__RECORDS SUPPLIED__:
━━━━━━━━━━━━━━━━━━━━━━━━━━━━━━

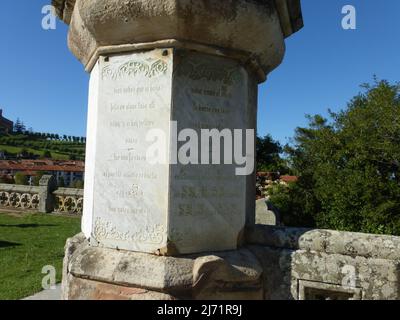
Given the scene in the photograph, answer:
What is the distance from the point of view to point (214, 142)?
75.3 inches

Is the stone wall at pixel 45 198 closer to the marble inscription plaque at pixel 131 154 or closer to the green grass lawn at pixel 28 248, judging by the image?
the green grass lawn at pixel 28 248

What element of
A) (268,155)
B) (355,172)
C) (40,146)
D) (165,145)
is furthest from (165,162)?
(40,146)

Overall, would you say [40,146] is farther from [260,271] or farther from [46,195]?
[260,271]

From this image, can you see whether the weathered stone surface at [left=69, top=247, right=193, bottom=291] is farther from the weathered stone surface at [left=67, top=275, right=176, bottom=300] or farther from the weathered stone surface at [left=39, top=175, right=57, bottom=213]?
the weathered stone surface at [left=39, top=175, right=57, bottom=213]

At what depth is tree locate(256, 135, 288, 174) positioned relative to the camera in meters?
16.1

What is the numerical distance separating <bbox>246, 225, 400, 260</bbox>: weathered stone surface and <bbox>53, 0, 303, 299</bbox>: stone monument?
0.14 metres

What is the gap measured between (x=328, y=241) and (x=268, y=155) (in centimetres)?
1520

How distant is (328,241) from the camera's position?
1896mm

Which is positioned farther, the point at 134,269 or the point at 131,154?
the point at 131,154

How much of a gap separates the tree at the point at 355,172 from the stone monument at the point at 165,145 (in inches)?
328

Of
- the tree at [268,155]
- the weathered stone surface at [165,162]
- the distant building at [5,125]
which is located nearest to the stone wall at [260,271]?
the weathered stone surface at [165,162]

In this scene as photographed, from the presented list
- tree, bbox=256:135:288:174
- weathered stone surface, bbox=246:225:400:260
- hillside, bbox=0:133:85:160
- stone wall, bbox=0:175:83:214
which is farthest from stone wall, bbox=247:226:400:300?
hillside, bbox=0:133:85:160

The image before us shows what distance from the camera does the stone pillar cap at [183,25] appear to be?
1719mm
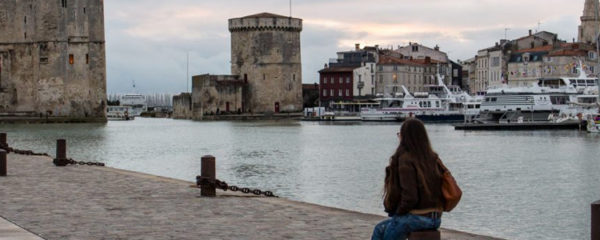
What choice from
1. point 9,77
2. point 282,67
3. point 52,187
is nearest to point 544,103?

━━━━━━━━━━━━━━━━━━━━━━━━━━━━━━

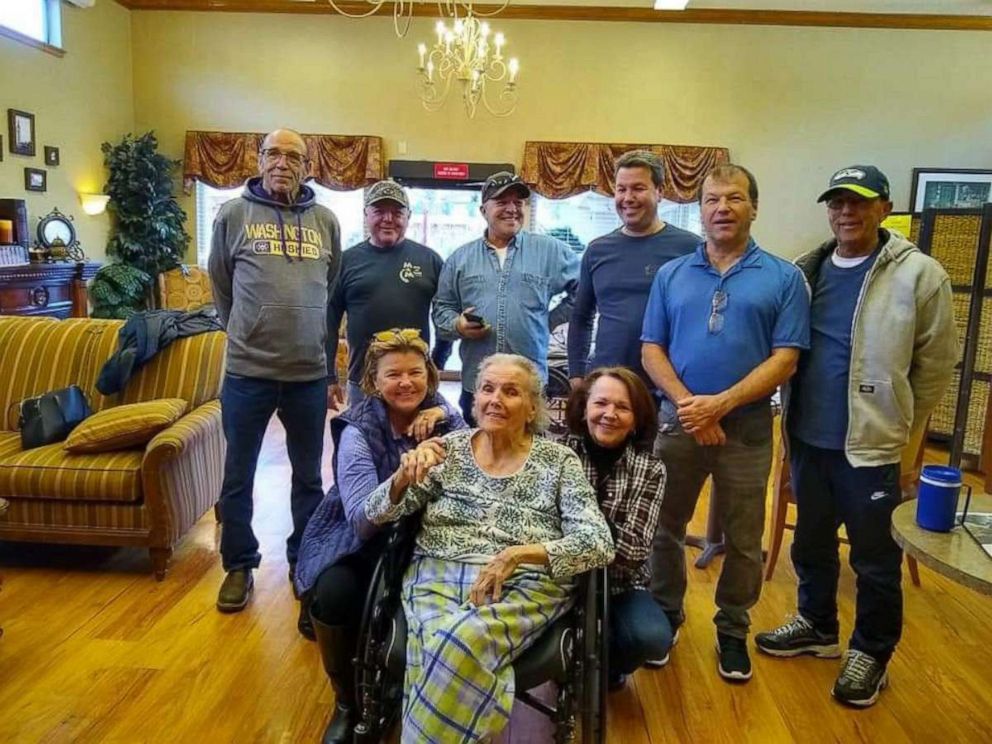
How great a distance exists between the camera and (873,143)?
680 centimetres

━━━━━━━━━━━━━━━━━━━━━━━━━━━━━━

__WHAT THE EXERCISE ASKS__: Write out the data from the line holding "What element of" through the line holding "0.14 metres", both included, word for word.

__WRITTEN ANSWER__:
What element of
A) (268,155)
B) (355,172)
C) (40,146)
D) (165,145)
is furthest from (165,162)?
(40,146)

Overall, would you say [40,146] is farther from [260,271] or farther from [46,195]?
[260,271]

From this image, can you see whether the weathered stone surface at [left=69, top=247, right=193, bottom=291] is farther from the weathered stone surface at [left=67, top=275, right=176, bottom=300] or farther from the weathered stone surface at [left=39, top=175, right=57, bottom=213]?
the weathered stone surface at [left=39, top=175, right=57, bottom=213]

At what depth is tree locate(256, 135, 288, 174) positioned relative to the camera in meters?
16.1

What is the numerical distance separating <bbox>246, 225, 400, 260</bbox>: weathered stone surface and <bbox>53, 0, 303, 299</bbox>: stone monument?
0.14 metres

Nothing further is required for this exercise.